* **Problem set**
A - Please translate this sentence from the post about Carney and the tariffs into Spanish: "Carney vowed to retaliate by matching the US tariffs dollar for dollar, asserting Canada would not cave in despite mounting pressure."
B - Carry on the discussion of Carney and the tariffs, starting after its final sentence.

* **Text for analysis**

☆ ☆ ☆ ☆ ☆

- cross-posted to:
- worldnews@lemmit.online
- cross-posted to:
- worldnews@lemmit.online
Summary
Mark Carney, frontrunner for Canadian Liberal Party leadership and potential prime minister, stated Canada will stand up to a bully after Trump imposed 25% tariffs on Canadian imports.
Carney vowed to retaliate by matching the US tariffs dollar for dollar, asserting Canada would not cave in despite mounting pressure.
He criticized Trump for undermining trade agreements, warning that the tariffs would damage the US global reputation and economic stability.
Outgoing Prime Minister Trudeau promised a forceful, immediate response, emphasizing unity as Canada defends its economic interests, ensuring national prosperity.
But, they don’t like Freeland either. And Jagmeet Singh has proven to be pretty useless.
It’s still really likely that the conservatives would win in a landslide. But, at least now their rhetoric has to switch from copying the US to opposing the US.
That likelihood has dropped a lot. Liberals are seeing a significant uptick in recent polls, and Carney has a very positive approval rating (+13 was the latest number I saw). He’s a strong favourite to win the position, and he polls very well in hypothetical matchups against Pollievre right now.

☆ ☆ ☆ ☆ ☆

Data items
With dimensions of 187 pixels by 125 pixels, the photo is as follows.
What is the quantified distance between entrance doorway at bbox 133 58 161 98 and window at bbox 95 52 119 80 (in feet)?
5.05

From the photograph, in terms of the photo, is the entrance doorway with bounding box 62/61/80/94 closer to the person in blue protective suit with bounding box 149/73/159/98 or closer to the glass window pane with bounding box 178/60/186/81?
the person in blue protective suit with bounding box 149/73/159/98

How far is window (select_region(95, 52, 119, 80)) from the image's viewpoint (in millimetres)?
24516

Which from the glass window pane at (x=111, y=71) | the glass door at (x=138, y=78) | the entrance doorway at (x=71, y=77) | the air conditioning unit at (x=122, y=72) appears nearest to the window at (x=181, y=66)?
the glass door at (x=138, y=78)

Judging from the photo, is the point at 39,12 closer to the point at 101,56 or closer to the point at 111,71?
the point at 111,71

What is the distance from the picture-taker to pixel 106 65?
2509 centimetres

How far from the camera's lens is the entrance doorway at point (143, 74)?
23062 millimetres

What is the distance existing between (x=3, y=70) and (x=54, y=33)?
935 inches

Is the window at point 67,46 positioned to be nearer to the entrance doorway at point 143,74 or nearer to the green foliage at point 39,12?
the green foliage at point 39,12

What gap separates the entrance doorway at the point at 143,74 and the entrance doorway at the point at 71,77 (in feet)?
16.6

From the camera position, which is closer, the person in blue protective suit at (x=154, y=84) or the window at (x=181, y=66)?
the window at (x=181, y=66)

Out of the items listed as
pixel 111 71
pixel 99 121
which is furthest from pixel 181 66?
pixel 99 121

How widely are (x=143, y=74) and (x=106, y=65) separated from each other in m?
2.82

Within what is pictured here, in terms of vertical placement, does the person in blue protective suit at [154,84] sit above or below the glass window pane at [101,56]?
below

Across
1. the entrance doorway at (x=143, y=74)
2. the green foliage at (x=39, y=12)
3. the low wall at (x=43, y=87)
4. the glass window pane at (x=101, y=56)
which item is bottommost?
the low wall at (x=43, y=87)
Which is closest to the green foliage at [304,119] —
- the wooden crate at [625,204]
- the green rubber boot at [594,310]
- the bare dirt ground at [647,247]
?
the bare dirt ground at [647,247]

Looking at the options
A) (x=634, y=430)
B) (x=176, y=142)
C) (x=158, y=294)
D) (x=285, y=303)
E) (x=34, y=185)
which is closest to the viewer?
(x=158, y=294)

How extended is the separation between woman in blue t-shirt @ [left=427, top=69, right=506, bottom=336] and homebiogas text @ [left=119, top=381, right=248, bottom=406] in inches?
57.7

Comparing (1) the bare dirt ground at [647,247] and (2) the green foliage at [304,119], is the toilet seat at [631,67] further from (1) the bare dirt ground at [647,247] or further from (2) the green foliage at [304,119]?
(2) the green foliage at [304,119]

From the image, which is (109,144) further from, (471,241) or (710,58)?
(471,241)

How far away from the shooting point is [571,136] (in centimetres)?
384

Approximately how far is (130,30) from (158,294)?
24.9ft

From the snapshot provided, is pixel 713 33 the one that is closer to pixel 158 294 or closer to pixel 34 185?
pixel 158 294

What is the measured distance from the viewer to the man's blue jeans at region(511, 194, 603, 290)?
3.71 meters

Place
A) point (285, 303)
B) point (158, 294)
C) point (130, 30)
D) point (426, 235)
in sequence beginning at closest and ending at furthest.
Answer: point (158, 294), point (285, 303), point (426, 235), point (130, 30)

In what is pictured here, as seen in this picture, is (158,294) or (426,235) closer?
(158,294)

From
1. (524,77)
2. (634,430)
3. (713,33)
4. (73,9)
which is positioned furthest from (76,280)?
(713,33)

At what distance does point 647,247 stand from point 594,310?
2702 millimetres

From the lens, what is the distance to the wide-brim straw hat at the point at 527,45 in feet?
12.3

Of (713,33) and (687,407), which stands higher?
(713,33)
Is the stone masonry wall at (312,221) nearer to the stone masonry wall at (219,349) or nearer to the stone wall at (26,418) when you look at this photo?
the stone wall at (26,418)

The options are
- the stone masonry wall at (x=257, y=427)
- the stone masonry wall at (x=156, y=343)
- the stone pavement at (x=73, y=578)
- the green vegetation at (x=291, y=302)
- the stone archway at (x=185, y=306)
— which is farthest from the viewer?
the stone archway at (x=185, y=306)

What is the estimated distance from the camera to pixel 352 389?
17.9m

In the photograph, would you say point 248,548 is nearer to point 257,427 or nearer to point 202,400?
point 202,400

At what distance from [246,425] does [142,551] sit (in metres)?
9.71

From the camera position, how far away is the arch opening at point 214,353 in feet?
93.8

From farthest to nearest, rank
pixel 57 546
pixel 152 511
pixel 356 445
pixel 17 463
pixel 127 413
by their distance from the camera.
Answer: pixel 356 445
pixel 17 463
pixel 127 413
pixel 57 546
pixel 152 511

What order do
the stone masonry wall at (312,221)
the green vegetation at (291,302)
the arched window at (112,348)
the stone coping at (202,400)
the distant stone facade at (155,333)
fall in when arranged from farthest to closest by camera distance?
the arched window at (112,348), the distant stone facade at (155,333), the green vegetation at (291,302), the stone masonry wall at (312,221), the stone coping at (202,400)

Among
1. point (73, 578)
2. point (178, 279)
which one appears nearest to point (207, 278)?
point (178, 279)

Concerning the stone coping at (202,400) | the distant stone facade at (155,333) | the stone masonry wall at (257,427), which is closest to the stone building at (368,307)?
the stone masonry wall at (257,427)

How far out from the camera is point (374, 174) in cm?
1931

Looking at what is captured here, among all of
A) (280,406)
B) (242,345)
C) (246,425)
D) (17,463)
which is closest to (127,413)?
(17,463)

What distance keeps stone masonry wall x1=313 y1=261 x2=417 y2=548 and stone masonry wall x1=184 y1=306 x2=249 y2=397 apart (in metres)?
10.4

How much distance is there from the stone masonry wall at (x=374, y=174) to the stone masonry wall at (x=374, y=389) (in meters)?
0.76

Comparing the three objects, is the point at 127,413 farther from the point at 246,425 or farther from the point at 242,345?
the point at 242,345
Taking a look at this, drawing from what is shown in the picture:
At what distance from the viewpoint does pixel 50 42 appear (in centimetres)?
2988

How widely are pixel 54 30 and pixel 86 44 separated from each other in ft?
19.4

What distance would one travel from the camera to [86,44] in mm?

☆ ☆ ☆ ☆ ☆

* **Numbered responses**
A - Carney prometió tomar represalias igualando los aranceles de Estados Unidos dólar por dólar, y afirmó que Canadá no cedería pese a la creciente presión.

B -
The latest polls still show a blowout victory for the Conservatives:
https://newsinteractives.cbc.ca/elections/poll-tracker/canada/
I don’t think it’s at all likely that the Liberals could win another majority, even another minority. That sucks because the conservatives always wreck stuff when they win. But there’s this determined “things are bad, vote the current party out” mentality right now.
It’s not the current numbers in the polls you need to look at, it’s the direction of the trend. Over the last few weeks if you compare numbers from the same pollsters you see a very rapid move away from the Conservatives. The polls still show a blowout for them, and even if current movements continue, they’ll show a blowout for a while yet. FPTP voting systems produce very strong outcomes from very small differences, so it takes a while for trends in likely vote intention to translate into changes in seat counts. But if the current trends continue, you will see those seat counts change.
There are no guarantees of course, but also you need to keep in mind that Canadian politics are very different from US politics. Our polls tend to readjust strongly once an actual election is called. Polling outside of a campaign tends not to be as reliable an indicator of vote intention as it does in the US where they effectively have two year long elections.
Other than getting us pharmacare and dental added to our health care, sure.
Pharmacare? Has it arrived? Or is it something they’re still working on? As for dental added to healthcare, are you sure? Or was it just added for people with low-income?
That’s on the Liberals, the NDP forced them into action.
This is like the fifth time the NDP has managed to change all our lives for the better while not even the official opposition, but they get called ‘useless’ either way.
Yes, and I’m showing that the action they were forced into was so small as to be essentially meaningless. So, that undermines their accomplishments, wouldn’t you say?
All our lives? Again, is this dental plan open to everyone?
There’s a reason they’re not even the opposition, and that’s because they can barely even convince left-leaning Canadians to support them anymore.